[<prev] [next>] [<thread-prev] [thread-next>] [day] [month] [year] [list]
Message-ID: <AANLkTimJgAkMOEg2kfTbZG0nf1wm6Spd=pV0hYqmQ3c9@mail.gmail.com>
Date: Wed, 13 Oct 2010 11:26:06 +0800
From: Lin Ming <lin@...g.vg>
To: Dave Chinner <david@...morbit.com>
Cc: linux-fsdevel@...r.kernel.org, linux-kernel@...r.kernel.org
Subject: Re: [PATCH 11/18] fs: split locking of inode writeback and LRU lists
On Wed, Oct 13, 2010 at 8:15 AM, Dave Chinner <david@...morbit.com> wrote:
> From: Dave Chinner <dchinner@...hat.com>
>
> Given that the inode LRU and IO lists are split apart, they do not
> need to be protected by the same lock. So in preparation for removal
> of the inode_lock, add new locks for them. The writeback lists are
> only ever accessed in the context of a bdi, so add a per-BDI lock to
> protect manipulations of these lists.
>
> For the inode LRU, introduce a simple global lock to protect it.

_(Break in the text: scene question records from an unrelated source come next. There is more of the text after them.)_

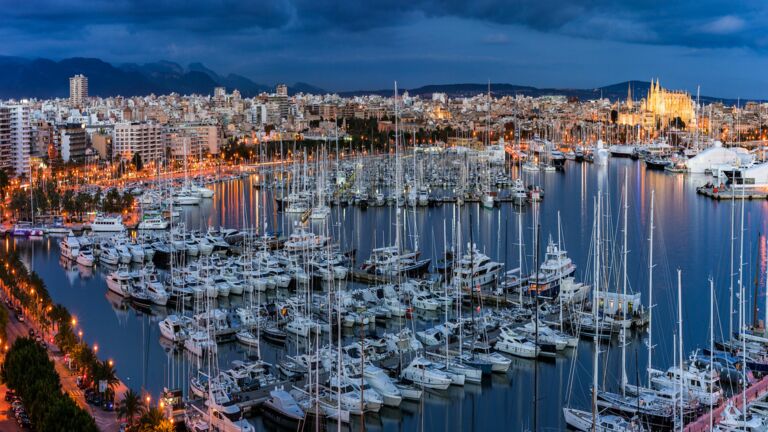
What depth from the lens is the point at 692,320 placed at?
1184 cm

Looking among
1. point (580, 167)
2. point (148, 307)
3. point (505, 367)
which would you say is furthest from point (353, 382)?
point (580, 167)

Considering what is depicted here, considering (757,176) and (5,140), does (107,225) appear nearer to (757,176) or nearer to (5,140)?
(5,140)

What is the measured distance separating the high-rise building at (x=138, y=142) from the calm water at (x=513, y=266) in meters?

> While this could be made per-sb, it is unclear yet as to what is the
> next step for optimising/parallelising reclaim of inodes. Rather
> than optimise now, leave it as a global list and lock until further
> analysis can be done.
>
> Because there will now be a situation where the inode is on
> different lists protected by different locks during the freeing of
> the inode (i.e. not an atomic state transition), we need to ensure
> that we set the I_FREEING state flag before we start removing inodes
> from the IO and LRU lists. This ensures that if we race with other
> threads during freeing, they will notice the I_FREEING flag is set
> and be able to take appropriate action to avoid problems.
>
> Based on a patch originally from Nick Piggin.
>
> Signed-off-by: Dave Chinner <dchinner@...hat.com>
> ---
> fs/fs-writeback.c | 51 +++++++++++++++++++++++++++++++++++++---
> fs/inode.c | 54 ++++++++++++++++++++++++++++++++++++------
> fs/internal.h | 5 ++++
> include/linux/backing-dev.h | 1 +
> mm/backing-dev.c | 18 ++++++++++++++
> 5 files changed, 117 insertions(+), 12 deletions(-)
>
> diff --git a/fs/fs-writeback.c b/fs/fs-writeback.c
> index 387385b..45046af 100644
> --- a/fs/fs-writeback.c
> +++ b/fs/fs-writeback.c
> @@ -157,6 +157,18 @@ void bdi_start_background_writeback(struct backing_dev_info *bdi)
> }
>
> /*
> + * Remove the inode from the writeback list it is on.
> + */
> +void inode_wb_list_del(struct inode *inode)
> +{
> + struct backing_dev_info *bdi = inode_to_bdi(inode);
> +
> + spin_lock(&bdi->wb.b_lock);
> + list_del_init(&inode->i_wb_list);
> + spin_unlock(&bdi->wb.b_lock);
> +}
> +
> +/*
> * Redirty an inode: set its when-it-was dirtied timestamp and move it to the
> * furthest end of its superblock's dirty-inode list.
> *
> @@ -169,6 +181,7 @@ static void redirty_tail(struct inode *inode)
> {
> struct bdi_writeback *wb = &inode_to_bdi(inode)->wb;
>
> + assert_spin_locked(&wb->b_lock);
> if (!list_empty(&wb->b_dirty)) {
> struct inode *tail;
>
> @@ -186,6 +199,7 @@ static void requeue_io(struct inode *inode)
> {
> struct bdi_writeback *wb = &inode_to_bdi(inode)->wb;
>
> + assert_spin_locked(&wb->b_lock);
> list_move(&inode->i_wb_list, &wb->b_more_io);
> }
>
> @@ -269,6 +283,7 @@ static void move_expired_inodes(struct list_head *delaying_queue,
> */
> static void queue_io(struct bdi_writeback *wb, unsigned long *older_than_this)
> {
> + assert_spin_locked(&wb->b_lock);
> list_splice_init(&wb->b_more_io, &wb->b_io);
> move_expired_inodes(&wb->b_dirty, &wb->b_io, older_than_this);
> }
> @@ -311,6 +326,7 @@ static void inode_wait_for_writeback(struct inode *inode)
> static int
> writeback_single_inode(struct inode *inode, struct writeback_control *wbc)
> {
> + struct backing_dev_info *bdi = inode_to_bdi(inode);
> struct address_space *mapping = inode->i_mapping;
> unsigned dirty;
> int ret;
> @@ -330,7 +346,9 @@ writeback_single_inode(struct inode *inode, struct writeback_control *wbc)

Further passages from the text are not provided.